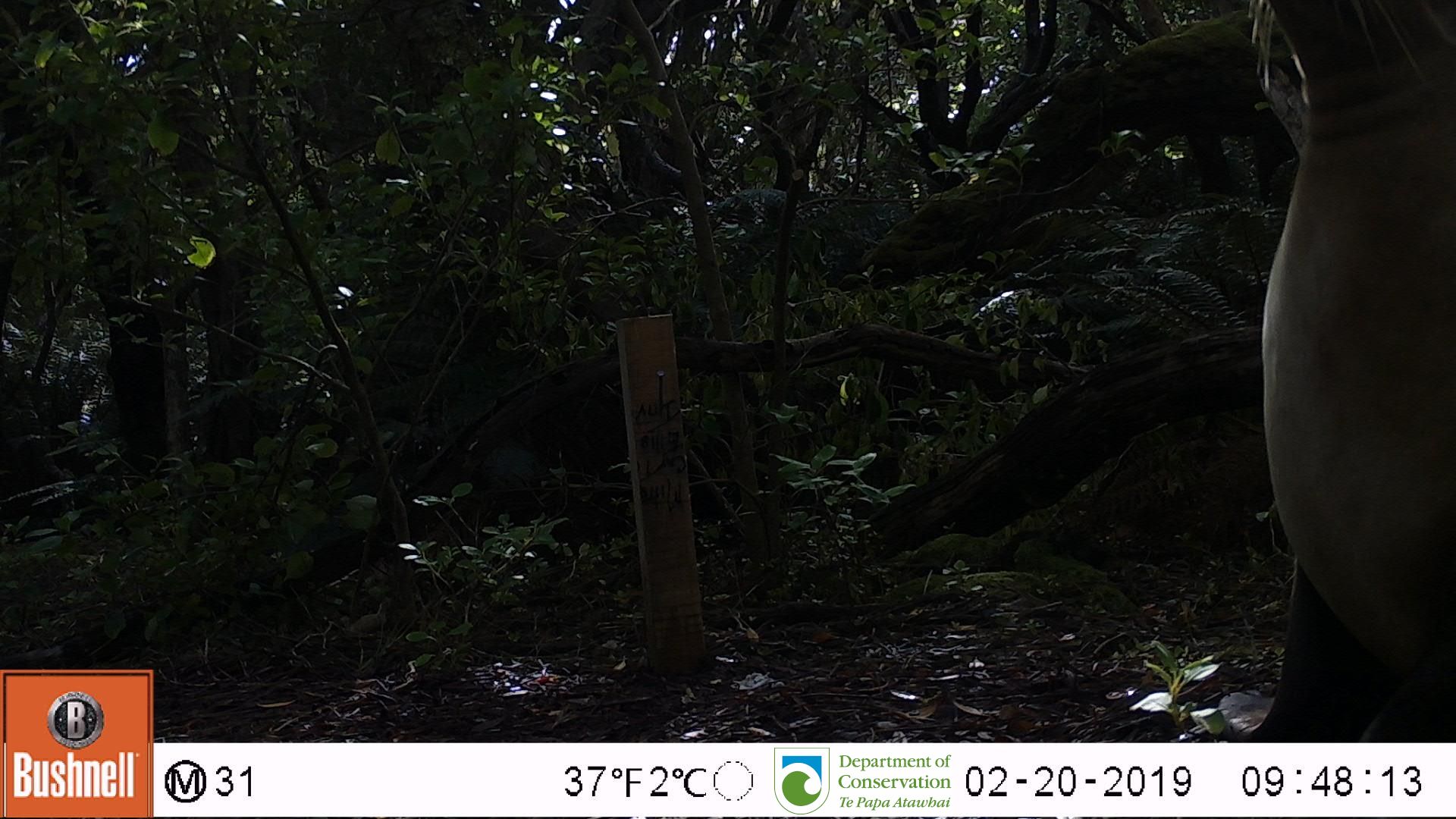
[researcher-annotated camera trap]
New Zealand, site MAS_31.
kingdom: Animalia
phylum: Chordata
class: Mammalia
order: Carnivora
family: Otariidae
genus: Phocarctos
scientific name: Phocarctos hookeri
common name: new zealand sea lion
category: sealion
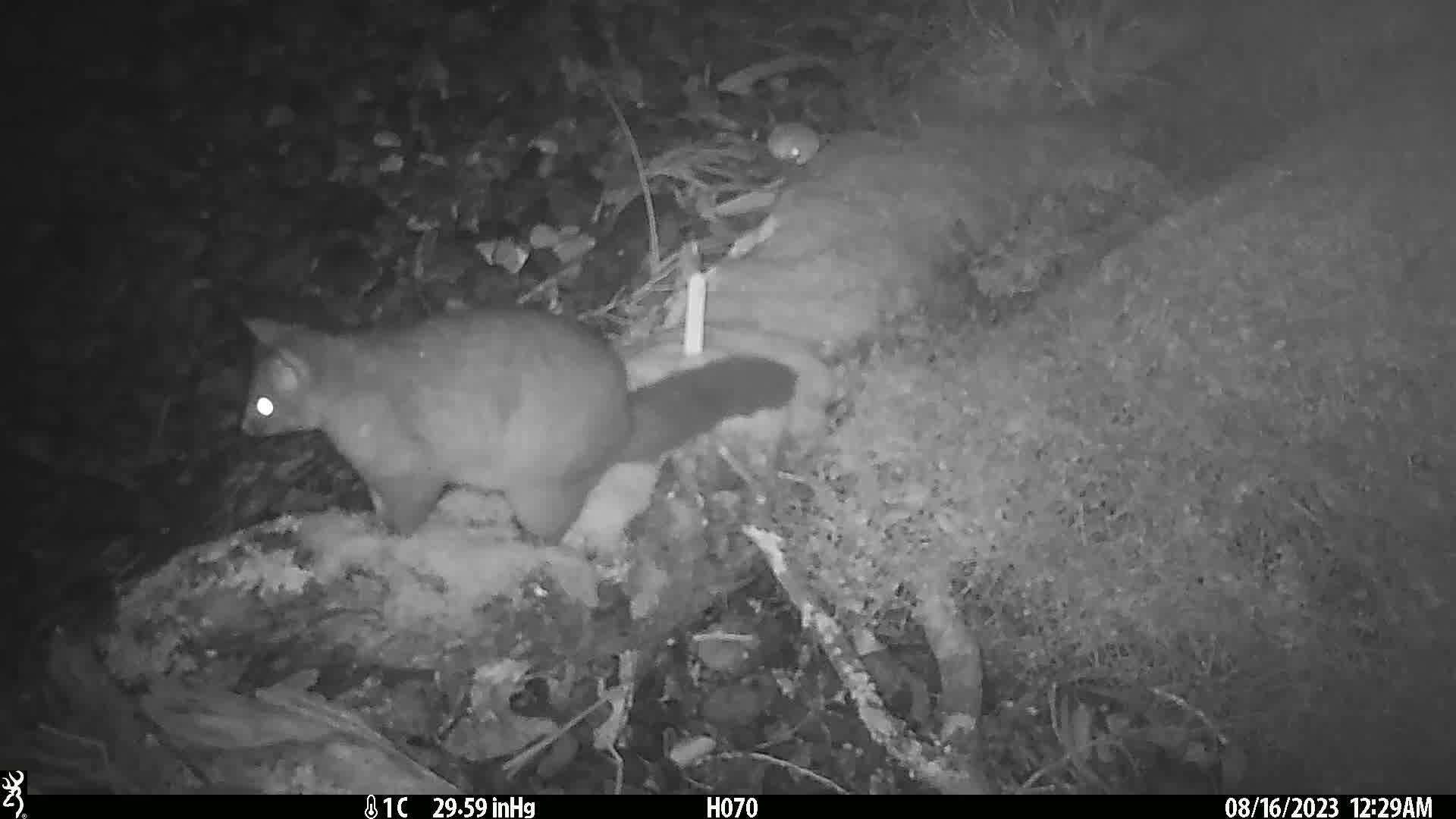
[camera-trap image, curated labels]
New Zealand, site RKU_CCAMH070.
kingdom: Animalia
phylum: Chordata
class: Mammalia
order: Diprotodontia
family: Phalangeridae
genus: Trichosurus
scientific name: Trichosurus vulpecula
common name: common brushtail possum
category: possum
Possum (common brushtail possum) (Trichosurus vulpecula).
================================
What you have to do:
In your copy, restate the data above word for word but leave out any picture.

Written response:
[researcher-annotated camera trap]
New Zealand, site MAS_31.
kingdom: Animalia
phylum: Chordata
class: Mammalia
order: Carnivora
family: Otariidae
genus: Phocarctos
scientific name: Phocarctos hookeri
common name: new zealand sea lion
category: sealion
[camera-trap image, curated labels]
New Zealand, site RKU_CCAMH070.
kingdom: Animalia
phylum: Chordata
class: Mammalia
order: Diprotodontia
family: Phalangeridae
genus: Trichosurus
scientific name: Trichosurus vulpecula
common name: common brushtail possum
category: possum
Possum (common brushtail possum) (Trichosurus vulpecula).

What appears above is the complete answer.